Oral-lyn, Generex’s liquid formulation of regular human insulin delivered to the buccal mucosa, is commercially available in India, Lebanon, Algeria and Ecuador and Phase III type 1 diabetes trials are ongoing at several sites.
To support attempts to gain regulatory approval in major markets, including the US and Canada, Generex has entered into an active pharmaceutical ingredient (API) supply agreement with Sanofi.
"We are very pleased to have entered into this long-term supply agreement for insulin crystal," said Anna Gluskin, Generex's president and CEO.
Gluskin added: "It solidifies one of our key product components which will assist in the smooth transition into commercialisation of our flagship product, Generex Oral-lyn, into major markets.”
The insulin will be manufactured at Sanofi’s site in Frankfurt, Germany. Since the end of the 1990s the site has developed pilot and commercial scale production of human recombinant insulin from a genetically modified Escherichia coli strain.
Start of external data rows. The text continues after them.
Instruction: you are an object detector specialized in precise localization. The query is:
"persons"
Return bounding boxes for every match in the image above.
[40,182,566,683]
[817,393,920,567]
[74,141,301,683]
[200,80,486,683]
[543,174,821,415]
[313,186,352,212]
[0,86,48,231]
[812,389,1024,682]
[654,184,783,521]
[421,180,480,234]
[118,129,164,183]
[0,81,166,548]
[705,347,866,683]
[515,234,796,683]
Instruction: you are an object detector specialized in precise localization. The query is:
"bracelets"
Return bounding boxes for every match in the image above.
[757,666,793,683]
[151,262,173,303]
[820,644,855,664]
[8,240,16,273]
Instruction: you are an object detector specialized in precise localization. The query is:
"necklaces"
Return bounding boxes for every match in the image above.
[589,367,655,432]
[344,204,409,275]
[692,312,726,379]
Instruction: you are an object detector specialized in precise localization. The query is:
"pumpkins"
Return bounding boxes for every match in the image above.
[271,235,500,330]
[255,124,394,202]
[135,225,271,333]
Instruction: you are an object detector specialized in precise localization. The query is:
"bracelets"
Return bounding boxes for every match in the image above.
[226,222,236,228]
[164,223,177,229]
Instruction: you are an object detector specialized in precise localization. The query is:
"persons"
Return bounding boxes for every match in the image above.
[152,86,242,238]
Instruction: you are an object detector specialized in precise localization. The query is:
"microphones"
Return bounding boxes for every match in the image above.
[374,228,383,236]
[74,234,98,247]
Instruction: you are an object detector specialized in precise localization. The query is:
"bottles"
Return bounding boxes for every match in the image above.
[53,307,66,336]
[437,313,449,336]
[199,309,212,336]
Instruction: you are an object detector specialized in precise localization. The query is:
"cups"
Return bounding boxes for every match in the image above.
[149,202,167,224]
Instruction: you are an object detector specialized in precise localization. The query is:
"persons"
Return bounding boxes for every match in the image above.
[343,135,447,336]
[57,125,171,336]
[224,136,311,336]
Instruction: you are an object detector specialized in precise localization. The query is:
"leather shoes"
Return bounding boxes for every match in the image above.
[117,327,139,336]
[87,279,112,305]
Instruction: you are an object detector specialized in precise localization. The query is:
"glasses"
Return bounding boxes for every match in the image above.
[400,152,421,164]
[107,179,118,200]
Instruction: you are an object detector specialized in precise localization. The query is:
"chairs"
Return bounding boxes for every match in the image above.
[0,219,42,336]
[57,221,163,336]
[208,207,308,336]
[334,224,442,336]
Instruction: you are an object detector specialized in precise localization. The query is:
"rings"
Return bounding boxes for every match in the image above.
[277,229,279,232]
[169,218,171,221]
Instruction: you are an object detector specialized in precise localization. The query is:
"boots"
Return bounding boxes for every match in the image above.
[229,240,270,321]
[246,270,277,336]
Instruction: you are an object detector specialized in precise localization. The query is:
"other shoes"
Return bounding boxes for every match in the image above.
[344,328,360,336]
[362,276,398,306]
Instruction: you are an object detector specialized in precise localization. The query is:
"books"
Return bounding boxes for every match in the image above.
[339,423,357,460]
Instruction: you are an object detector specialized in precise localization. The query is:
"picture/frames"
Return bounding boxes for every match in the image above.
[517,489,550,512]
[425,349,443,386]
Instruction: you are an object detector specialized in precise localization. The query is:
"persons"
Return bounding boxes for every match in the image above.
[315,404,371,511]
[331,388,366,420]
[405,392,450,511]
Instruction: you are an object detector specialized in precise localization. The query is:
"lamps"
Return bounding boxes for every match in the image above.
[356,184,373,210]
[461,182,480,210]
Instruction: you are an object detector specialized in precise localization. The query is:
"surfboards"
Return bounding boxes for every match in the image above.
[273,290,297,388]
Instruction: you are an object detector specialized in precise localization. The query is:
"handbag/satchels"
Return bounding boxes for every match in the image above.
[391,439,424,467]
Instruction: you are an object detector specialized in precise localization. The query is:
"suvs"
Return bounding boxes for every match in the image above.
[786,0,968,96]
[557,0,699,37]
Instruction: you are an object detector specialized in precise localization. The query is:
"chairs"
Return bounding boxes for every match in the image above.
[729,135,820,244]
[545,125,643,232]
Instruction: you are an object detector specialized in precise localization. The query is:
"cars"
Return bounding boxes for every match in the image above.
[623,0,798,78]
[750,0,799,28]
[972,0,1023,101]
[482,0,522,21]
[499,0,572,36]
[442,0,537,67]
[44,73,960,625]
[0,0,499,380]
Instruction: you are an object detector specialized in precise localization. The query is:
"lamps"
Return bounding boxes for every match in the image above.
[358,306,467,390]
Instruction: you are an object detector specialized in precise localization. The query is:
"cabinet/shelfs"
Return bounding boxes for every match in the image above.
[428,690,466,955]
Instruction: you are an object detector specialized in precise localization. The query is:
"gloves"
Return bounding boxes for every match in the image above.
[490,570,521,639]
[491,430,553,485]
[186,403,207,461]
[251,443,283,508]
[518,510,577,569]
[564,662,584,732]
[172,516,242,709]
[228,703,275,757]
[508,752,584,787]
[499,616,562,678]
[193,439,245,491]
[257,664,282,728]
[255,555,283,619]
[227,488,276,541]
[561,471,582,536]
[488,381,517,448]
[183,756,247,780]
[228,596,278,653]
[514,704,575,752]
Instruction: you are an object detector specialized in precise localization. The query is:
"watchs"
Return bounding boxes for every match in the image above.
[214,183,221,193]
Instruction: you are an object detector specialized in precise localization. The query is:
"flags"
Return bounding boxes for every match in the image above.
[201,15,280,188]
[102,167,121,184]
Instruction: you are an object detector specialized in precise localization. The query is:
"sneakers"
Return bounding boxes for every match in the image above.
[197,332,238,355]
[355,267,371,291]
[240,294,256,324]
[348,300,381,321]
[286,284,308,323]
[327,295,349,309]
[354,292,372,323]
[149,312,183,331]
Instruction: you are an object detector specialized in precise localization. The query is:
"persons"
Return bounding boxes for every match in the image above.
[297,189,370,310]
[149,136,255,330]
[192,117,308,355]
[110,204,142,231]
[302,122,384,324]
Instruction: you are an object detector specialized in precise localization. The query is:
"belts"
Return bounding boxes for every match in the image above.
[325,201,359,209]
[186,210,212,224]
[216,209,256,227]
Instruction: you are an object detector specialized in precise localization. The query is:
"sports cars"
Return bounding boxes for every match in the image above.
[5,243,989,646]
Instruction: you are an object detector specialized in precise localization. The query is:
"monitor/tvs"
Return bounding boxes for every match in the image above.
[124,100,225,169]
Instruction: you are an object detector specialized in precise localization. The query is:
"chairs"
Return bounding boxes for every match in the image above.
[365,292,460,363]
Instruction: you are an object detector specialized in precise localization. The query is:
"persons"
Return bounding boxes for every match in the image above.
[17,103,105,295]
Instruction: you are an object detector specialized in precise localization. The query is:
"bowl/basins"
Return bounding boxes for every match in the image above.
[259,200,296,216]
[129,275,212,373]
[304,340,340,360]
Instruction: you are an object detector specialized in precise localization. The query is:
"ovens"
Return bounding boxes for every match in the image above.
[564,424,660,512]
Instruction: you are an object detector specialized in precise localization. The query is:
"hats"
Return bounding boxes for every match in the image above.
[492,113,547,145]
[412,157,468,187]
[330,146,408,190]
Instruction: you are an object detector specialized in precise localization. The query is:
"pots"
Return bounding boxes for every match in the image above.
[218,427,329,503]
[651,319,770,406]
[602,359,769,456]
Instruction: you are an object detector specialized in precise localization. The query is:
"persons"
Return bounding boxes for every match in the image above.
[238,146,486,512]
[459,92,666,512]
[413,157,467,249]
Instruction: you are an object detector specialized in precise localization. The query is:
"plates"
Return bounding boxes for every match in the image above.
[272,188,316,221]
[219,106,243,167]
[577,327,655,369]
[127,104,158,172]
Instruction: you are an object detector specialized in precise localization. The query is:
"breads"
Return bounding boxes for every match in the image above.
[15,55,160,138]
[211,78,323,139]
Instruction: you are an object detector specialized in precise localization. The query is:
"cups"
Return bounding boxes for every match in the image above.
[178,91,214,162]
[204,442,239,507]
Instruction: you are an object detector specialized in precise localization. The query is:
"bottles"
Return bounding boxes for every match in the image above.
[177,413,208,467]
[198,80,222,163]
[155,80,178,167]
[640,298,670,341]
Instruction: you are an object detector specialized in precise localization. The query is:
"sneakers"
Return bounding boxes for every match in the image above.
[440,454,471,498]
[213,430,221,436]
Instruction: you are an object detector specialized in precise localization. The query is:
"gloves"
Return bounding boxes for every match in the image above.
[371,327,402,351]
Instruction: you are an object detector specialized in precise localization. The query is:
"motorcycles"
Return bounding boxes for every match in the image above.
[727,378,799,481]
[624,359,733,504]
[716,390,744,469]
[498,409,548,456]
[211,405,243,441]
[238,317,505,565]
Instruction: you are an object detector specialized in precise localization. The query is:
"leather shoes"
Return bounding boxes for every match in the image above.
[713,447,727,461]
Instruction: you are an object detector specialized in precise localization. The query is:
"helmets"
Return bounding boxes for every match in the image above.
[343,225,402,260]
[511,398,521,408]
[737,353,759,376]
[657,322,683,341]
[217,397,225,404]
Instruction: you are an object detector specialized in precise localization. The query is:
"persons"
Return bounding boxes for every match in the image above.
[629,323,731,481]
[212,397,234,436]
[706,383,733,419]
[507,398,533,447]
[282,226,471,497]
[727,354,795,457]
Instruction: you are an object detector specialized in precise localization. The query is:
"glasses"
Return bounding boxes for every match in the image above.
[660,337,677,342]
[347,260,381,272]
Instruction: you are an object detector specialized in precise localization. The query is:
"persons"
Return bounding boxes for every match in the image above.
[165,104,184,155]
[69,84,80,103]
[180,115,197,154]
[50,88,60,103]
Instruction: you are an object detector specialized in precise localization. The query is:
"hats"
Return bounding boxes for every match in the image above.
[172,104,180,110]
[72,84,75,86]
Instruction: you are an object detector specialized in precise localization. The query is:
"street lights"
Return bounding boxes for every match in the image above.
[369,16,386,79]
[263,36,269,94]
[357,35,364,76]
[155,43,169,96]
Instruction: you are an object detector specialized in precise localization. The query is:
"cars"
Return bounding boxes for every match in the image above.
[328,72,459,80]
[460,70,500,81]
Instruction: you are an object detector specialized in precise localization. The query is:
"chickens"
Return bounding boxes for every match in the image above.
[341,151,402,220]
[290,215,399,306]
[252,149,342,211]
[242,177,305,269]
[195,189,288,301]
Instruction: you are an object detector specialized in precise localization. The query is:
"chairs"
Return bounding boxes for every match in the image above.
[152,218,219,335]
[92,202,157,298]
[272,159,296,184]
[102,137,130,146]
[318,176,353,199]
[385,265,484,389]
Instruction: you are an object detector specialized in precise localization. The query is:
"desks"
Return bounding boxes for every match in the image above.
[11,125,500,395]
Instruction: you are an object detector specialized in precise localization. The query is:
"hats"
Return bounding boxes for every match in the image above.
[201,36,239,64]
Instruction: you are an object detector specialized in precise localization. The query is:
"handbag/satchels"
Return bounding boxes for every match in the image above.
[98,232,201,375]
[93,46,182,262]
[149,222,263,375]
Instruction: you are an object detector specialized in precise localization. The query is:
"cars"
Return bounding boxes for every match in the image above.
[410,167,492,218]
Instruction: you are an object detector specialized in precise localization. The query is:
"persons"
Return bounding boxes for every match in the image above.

In addition to gaining an API supply Generex will also receive quality and regulatory support from Sanofi. Generex’s regulatory team will now begin updating current regulatory submissions to include Sanofi’s insulin crystal.
“A new paradigm”
Gluskin explained that Generex is seeking “to establish a new paradigm for the treatment of diabetes” by gaining regulatory approval for Oral-lyn in major pharmaceutical markets.
The company believes its product “is a safe, simple, fast, effective, and pain-free alternative to subcutaneous injections of prandial insulin” which, unlike inhaled insulin products, has no pulmonary deposition.